We welcome Ahmad Darkhabani to work on the curatorial concept titled "there is no end to what a living world will demand of you*". Over the next 7 weeks, Ahmad will craft the future open call, which will revolve around the notions of the fragility of reality and life. He will examine themes related to death and the anxiety surrounding it, the continuous decay leading to an end, the vulnerability of the human body, and the unsustainable forms of capitalist life established upon the ruins of collapsing infrastructures. As a result, Ahmad will invite artists to look at notions of dying or being alive through an anti-capitalist lens; to explore what kinds of care systems might emerge if our relationships were grounded in recognising and accepting each other's and the planet's capacities and limitations. Furthermore, artists will reflect on the slow process of deterioration toward an end, thinking about death as a force that defines the rhythm and meaning of being alive.
Ahmad Darkhabani is an architect, independent curator, researcher, and writer originally from Damascus, Syria. He is currently based in Graz, Austria, where he teaches as a Lecturer at the Institute for Contemporary Art (IZK) within the Faculty of Architecture at Graz University of Technology.
*The title is a quote from Octavia Butler’s novel Parable of the Sower (1993)

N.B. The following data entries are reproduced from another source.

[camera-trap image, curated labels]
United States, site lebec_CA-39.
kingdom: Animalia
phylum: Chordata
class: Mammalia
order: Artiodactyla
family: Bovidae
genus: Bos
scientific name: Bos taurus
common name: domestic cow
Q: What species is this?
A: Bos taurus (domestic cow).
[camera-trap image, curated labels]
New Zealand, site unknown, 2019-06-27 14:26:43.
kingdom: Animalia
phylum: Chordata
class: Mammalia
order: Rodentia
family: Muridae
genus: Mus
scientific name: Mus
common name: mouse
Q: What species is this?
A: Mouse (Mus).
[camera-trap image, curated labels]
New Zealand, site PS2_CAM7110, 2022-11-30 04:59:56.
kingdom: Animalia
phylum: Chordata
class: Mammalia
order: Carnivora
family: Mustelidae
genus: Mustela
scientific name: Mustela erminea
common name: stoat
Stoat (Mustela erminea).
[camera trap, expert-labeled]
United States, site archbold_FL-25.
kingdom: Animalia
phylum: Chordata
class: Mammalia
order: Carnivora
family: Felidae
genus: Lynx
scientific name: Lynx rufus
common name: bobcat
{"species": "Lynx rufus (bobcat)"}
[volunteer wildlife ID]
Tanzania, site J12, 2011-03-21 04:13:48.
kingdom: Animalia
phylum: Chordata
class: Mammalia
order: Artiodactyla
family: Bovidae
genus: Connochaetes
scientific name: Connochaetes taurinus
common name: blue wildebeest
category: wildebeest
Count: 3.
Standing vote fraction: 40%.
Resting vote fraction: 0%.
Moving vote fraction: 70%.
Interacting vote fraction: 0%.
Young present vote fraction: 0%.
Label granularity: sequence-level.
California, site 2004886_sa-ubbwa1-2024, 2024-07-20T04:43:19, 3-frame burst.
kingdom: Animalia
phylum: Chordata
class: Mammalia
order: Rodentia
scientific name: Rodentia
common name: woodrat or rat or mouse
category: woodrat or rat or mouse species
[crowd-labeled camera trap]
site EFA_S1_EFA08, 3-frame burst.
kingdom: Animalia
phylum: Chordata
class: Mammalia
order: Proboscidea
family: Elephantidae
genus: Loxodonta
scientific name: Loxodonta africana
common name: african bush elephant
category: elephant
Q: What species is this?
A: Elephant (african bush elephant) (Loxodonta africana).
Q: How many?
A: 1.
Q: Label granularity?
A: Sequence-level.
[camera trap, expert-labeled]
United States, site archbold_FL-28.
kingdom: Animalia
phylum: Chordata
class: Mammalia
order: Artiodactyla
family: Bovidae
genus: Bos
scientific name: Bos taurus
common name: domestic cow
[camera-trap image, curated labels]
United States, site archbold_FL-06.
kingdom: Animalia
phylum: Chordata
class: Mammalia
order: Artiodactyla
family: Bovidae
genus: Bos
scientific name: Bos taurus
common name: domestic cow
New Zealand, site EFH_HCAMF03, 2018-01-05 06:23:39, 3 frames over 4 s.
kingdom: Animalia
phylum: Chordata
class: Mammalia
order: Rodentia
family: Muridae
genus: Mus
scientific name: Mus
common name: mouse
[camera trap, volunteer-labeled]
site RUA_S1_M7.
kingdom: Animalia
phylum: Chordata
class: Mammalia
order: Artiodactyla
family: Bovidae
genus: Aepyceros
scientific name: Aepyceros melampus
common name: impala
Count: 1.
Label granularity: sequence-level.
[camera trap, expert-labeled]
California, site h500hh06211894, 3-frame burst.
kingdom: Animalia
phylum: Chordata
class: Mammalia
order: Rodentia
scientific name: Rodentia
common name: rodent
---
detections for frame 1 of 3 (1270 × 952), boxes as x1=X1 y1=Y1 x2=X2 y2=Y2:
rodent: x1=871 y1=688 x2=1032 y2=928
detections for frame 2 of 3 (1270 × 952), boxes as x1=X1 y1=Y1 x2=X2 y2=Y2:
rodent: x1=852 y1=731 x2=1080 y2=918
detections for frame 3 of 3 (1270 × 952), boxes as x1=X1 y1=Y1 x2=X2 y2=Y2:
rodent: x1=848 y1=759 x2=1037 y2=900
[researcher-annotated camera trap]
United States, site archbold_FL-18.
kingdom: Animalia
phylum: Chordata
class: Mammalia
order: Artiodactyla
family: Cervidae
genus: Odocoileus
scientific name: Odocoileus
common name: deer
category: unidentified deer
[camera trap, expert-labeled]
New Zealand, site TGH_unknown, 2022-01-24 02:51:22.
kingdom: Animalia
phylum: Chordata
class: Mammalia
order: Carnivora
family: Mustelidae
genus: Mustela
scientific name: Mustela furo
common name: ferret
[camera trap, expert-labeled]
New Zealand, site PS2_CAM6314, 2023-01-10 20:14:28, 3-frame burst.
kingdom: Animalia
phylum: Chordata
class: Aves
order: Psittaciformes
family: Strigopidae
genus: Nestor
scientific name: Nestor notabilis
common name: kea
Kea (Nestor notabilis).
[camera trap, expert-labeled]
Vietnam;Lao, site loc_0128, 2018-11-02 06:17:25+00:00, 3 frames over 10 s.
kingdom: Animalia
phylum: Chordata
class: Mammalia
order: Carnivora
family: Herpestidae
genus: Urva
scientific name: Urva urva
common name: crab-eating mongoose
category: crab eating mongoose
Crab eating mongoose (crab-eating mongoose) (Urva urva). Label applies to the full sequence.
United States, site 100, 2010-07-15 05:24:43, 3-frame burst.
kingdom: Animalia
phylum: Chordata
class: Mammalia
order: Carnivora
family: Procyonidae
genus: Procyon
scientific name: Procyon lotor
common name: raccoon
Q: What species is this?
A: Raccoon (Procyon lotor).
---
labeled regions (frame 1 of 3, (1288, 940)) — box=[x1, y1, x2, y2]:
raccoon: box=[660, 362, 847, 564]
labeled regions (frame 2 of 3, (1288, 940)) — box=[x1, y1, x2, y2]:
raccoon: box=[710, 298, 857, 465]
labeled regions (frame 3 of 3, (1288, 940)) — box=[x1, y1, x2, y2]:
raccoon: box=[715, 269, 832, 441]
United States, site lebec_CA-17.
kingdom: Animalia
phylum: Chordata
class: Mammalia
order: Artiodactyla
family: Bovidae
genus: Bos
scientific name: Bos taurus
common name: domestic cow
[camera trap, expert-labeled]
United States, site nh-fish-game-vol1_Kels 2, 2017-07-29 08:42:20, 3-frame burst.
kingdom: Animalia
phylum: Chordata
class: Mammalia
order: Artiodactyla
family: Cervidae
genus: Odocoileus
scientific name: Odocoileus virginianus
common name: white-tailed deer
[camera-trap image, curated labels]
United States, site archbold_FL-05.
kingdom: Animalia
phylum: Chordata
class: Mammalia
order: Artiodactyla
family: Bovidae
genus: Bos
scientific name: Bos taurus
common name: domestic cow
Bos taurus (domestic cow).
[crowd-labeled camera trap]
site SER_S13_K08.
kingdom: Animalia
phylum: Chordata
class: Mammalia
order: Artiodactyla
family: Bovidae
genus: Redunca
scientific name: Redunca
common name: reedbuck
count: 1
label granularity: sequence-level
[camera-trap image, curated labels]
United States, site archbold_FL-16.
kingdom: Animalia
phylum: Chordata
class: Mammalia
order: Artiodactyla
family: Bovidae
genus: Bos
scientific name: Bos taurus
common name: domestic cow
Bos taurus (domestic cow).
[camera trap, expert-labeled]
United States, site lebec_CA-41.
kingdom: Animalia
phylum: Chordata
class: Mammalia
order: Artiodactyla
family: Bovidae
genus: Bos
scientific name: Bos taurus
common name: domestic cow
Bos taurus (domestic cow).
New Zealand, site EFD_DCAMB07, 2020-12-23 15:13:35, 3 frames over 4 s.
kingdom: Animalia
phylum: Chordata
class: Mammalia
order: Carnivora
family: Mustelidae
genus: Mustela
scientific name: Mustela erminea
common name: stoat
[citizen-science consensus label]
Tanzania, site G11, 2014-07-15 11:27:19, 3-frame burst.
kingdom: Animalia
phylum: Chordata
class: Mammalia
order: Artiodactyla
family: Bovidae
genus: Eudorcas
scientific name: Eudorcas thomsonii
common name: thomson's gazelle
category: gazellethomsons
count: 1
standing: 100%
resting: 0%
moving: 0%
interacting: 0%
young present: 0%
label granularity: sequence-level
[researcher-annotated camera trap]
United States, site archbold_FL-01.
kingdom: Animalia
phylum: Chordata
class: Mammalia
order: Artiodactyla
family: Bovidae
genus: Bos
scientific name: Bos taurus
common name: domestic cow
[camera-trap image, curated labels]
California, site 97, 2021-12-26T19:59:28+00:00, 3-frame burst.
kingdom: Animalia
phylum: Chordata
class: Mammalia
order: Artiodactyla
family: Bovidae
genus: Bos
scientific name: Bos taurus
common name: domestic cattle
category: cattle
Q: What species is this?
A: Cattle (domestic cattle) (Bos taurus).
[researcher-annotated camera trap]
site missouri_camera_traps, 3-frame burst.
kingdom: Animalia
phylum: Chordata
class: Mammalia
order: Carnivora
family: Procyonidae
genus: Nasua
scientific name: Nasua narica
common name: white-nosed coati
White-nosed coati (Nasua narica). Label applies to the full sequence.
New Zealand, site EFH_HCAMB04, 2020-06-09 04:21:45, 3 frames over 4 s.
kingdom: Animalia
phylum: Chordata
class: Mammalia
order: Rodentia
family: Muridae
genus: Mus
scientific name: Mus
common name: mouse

Curator-in- Residence Ahmad Darkhabani
Illustration: ©EMIRHAKIN
What does it mean to make art while giving something of yourself away – bit by bit, until nothing feels whole anymore? This project explores the silent tolls, bruises of a burn-out, and institutional dynamics embedded in artistic labor. Framed as a curatorial proposition and future open call, it invites artists working in moving image, writing, sound, and performance to reflect on “Sacrifice” – not only as loss, but as a method of resistance. It reimagines the artist residency as a site of retreat, rupture, and refusal – a space for those worn down by systems demanding silence in exchange for belonging. Here, Hollabrunn, imagined as the tenth village*, becomes a space for those pushed to the margins for speaking out – for confronting power, for choosing discomfort over compliance. What does it cost to stay visible – and what do we risk or sacrifice, when we decide to do things ‘differently’?
EMIRHAKIN poses urgent yet open questions about the influence of contemporary politics on our human psyche. Navigating through the ever-changing signs and symbols of our times, the artist is mainly curious about the things that are being put in places that they are not supposed to be, serving as reminders that meaning often emerges through this arbitrariness.
* visit the longer version of the text I LOST IT SLOWLY, NO ONE NOTICED for the full context behind the “tenth village.”
Curator-In-residence emirhan akin
Illustration: still from Alain Resnais
What escapes the archive? What lingers in its margins, what refuses to be named or ordered? Shadow Index is a curatorial exploration unfolding in Hollabrunn, shaped by fragments, tensions, and material traces: ceramic vessels, amethyst veins, layered landscapes, ghostly forests. It looks for memory outside of language — in objects, stones, silences, gaps. Drawing on Jacques Derrida and Alain Resnais, it turns toward archival voids and omissions, treating them not as absence but as spaces of potential. During the seven-week residency, Agata Ciastoń will work with different registers of memory to develop the idea of a future open call. Not a theme defined in advance, but one that emerges from the place itself, through attention, research, and time. The Shadow Index is not a fixed theme. It is an evolving question: how do we work with what resists capture, and what forms of knowledge arise in its place?
Agata Ciastoń is a freelance curator, researcher, and author based in Wrocław, Poland, with a PhD in cultural studies. Her work explores borders, memory, and territories through archival materials and visual narratives, focusing on ambiguous landscapes and relationships between humans and animals, plants, and things.